• Spatial question lines
----------------

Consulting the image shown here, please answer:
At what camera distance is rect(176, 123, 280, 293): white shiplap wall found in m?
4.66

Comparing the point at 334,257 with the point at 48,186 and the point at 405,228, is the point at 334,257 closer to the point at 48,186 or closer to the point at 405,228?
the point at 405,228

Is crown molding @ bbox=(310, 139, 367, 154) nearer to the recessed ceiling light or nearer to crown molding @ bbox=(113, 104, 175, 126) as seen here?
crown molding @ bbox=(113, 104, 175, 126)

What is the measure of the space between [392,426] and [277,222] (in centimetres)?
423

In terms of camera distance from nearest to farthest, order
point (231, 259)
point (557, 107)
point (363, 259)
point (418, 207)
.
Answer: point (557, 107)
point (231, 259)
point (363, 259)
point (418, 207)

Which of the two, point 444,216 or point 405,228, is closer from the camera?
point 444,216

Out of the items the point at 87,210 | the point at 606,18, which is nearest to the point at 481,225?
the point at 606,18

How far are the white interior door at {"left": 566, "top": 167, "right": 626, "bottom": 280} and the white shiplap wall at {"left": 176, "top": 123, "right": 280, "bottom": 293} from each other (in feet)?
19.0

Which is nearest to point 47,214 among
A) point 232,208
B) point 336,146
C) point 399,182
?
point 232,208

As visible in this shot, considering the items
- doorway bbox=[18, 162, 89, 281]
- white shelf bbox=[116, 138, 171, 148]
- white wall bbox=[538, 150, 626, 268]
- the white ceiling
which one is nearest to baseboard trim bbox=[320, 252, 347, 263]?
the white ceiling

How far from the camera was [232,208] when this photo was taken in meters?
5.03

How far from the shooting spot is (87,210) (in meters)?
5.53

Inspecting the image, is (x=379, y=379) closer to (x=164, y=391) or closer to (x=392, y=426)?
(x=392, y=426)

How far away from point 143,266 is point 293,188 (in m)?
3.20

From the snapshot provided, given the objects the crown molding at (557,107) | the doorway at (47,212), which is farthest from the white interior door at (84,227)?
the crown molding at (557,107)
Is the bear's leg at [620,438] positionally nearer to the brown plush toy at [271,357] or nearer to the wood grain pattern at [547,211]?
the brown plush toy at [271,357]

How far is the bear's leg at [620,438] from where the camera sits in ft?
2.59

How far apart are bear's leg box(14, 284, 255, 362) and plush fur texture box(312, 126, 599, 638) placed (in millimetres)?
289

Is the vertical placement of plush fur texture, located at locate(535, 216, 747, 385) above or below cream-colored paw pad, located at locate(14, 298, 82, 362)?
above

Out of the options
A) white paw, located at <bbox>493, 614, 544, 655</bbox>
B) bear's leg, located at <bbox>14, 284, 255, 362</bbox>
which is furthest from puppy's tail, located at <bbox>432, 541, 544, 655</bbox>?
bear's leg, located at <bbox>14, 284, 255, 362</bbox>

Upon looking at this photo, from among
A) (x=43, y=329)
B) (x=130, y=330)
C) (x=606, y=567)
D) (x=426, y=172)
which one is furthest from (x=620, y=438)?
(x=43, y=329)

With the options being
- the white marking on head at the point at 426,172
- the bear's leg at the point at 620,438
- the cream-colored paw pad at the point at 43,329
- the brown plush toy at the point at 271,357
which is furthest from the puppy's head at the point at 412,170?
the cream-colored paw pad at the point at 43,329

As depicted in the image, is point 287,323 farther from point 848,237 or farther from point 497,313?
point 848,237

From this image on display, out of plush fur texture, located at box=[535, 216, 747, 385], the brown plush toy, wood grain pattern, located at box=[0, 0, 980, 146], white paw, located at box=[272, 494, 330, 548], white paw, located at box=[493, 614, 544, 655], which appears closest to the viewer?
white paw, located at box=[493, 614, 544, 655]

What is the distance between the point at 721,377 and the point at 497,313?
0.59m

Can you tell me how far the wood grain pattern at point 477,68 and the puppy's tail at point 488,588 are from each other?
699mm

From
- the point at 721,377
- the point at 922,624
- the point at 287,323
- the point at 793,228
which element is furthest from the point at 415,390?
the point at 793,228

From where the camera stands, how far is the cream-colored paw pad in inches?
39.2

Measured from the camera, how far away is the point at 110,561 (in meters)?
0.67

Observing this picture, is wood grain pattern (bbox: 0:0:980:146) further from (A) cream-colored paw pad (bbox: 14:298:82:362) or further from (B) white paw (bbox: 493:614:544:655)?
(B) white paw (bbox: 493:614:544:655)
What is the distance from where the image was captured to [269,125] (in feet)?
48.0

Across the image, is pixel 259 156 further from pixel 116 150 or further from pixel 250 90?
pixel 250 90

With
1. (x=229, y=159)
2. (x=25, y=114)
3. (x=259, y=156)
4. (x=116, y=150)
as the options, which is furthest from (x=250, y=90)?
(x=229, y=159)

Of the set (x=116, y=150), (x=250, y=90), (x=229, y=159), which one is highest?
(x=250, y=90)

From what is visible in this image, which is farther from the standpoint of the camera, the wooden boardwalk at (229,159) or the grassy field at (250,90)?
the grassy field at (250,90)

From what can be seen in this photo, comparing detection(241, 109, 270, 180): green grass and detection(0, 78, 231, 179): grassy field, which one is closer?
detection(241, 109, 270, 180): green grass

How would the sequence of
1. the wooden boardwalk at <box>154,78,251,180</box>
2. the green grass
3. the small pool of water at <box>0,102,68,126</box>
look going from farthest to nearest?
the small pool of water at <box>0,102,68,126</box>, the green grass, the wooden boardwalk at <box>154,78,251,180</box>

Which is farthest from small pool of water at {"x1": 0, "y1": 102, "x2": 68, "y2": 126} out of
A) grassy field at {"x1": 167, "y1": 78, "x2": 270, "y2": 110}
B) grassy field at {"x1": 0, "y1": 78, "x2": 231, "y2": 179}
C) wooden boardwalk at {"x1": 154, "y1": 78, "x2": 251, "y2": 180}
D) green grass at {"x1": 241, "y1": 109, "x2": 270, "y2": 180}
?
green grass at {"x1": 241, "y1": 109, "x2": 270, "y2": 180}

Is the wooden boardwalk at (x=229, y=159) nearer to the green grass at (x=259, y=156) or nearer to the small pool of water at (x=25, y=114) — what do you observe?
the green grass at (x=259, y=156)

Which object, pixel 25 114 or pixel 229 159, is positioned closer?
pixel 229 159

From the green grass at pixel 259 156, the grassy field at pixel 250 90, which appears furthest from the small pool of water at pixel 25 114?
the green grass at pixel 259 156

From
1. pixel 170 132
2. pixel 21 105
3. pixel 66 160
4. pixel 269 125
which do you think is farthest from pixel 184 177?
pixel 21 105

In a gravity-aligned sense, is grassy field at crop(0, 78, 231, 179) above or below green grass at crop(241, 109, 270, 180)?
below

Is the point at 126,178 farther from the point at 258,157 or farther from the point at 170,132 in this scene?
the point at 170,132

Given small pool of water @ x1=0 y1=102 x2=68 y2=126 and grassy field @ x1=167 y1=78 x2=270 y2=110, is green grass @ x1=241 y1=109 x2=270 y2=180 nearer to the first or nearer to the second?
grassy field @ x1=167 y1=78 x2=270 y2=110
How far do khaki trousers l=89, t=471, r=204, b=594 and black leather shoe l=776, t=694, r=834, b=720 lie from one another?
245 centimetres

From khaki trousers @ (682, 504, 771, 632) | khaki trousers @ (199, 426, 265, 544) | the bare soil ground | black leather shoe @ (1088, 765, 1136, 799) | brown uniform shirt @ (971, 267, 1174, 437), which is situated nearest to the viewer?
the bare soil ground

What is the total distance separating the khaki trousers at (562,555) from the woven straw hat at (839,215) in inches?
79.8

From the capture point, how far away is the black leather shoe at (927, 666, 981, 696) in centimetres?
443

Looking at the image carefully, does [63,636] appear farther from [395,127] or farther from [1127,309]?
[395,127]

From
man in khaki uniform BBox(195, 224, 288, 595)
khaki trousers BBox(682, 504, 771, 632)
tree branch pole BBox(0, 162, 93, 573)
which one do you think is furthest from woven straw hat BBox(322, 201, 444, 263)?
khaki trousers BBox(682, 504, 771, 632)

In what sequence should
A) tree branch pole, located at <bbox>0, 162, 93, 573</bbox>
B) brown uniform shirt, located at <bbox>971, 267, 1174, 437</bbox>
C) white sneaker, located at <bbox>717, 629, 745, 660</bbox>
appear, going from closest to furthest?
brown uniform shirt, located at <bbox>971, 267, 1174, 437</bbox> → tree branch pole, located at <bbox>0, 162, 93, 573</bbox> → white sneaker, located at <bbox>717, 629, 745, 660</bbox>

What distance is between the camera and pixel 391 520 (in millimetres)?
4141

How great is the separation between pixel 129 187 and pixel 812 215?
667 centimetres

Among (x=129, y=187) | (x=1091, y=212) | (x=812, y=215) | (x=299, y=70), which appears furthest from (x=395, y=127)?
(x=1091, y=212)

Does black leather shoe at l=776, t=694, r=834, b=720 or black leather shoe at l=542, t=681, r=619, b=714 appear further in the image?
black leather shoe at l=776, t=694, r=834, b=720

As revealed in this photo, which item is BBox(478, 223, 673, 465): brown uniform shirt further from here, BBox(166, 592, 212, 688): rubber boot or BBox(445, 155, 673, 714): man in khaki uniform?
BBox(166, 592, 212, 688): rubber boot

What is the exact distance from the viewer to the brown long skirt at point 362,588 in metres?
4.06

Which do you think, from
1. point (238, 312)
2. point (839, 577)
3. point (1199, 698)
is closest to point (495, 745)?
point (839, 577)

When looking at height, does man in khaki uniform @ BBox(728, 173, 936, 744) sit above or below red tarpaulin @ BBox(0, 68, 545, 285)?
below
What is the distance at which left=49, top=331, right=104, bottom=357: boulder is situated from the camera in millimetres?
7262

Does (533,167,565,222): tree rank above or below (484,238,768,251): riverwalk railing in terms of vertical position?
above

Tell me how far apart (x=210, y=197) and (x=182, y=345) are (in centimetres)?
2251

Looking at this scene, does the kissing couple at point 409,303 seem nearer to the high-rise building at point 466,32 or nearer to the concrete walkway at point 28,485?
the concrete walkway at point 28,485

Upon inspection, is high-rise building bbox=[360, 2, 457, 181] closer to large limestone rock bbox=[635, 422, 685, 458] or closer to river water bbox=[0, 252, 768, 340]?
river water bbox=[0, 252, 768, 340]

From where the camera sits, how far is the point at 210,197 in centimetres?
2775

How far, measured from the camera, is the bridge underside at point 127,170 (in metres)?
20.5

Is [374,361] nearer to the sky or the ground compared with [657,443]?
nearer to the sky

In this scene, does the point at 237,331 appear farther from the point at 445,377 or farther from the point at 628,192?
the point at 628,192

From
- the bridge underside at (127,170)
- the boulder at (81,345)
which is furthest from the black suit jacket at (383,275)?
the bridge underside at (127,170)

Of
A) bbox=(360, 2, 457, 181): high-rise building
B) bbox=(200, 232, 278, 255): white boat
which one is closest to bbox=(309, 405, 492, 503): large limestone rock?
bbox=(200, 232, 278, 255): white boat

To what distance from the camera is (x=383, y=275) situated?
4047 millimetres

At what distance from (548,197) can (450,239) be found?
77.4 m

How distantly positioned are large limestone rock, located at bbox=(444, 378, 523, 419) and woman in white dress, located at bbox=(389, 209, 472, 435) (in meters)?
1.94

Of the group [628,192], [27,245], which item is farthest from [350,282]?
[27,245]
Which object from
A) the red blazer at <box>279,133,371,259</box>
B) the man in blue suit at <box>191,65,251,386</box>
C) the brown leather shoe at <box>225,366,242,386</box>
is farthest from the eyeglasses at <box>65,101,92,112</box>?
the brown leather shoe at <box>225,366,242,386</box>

----------------

• JOB
Copy out, unchanged, everything from the line containing "From the green" down to the line containing "1174, 437</bbox> →", with both of those lines included.

• PROBLEM SOLUTION
From the green grass at pixel 259 156, the grassy field at pixel 250 90, which appears furthest from the small pool of water at pixel 25 114?
the green grass at pixel 259 156

From
1. pixel 170 132
2. pixel 21 105
3. pixel 66 160
4. pixel 269 125
which do you think is farthest from pixel 184 177?
pixel 21 105

In a gravity-aligned sense, is grassy field at crop(0, 78, 231, 179) above or below green grass at crop(241, 109, 270, 180)?
below

Is the point at 126,178 farther from the point at 258,157 or farther from the point at 170,132 in this scene?
the point at 170,132

Given small pool of water @ x1=0 y1=102 x2=68 y2=126 and grassy field @ x1=167 y1=78 x2=270 y2=110, is green grass @ x1=241 y1=109 x2=270 y2=180 nearer to the first or nearer to the second?
grassy field @ x1=167 y1=78 x2=270 y2=110
How far do khaki trousers l=89, t=471, r=204, b=594 and black leather shoe l=776, t=694, r=834, b=720 lie from one another?
245 centimetres

From khaki trousers @ (682, 504, 771, 632) | khaki trousers @ (199, 426, 265, 544) | the bare soil ground | black leather shoe @ (1088, 765, 1136, 799) | brown uniform shirt @ (971, 267, 1174, 437), which is situated nearest to the viewer?
the bare soil ground

What is the total distance separating the khaki trousers at (562,555) from the woven straw hat at (839,215) in inches?
79.8

From the capture point, how far away is the black leather shoe at (927, 666, 981, 696) in centimetres?
443

Looking at the image carefully, does [63,636] appear farther from [395,127] or farther from [1127,309]?
[395,127]

From
man in khaki uniform BBox(195, 224, 288, 595)
khaki trousers BBox(682, 504, 771, 632)
tree branch pole BBox(0, 162, 93, 573)
which one do you think is furthest from woven straw hat BBox(322, 201, 444, 263)?
khaki trousers BBox(682, 504, 771, 632)

In what sequence should
A) tree branch pole, located at <bbox>0, 162, 93, 573</bbox>
B) brown uniform shirt, located at <bbox>971, 267, 1174, 437</bbox>
C) white sneaker, located at <bbox>717, 629, 745, 660</bbox>
appear, going from closest to furthest?
brown uniform shirt, located at <bbox>971, 267, 1174, 437</bbox> → tree branch pole, located at <bbox>0, 162, 93, 573</bbox> → white sneaker, located at <bbox>717, 629, 745, 660</bbox>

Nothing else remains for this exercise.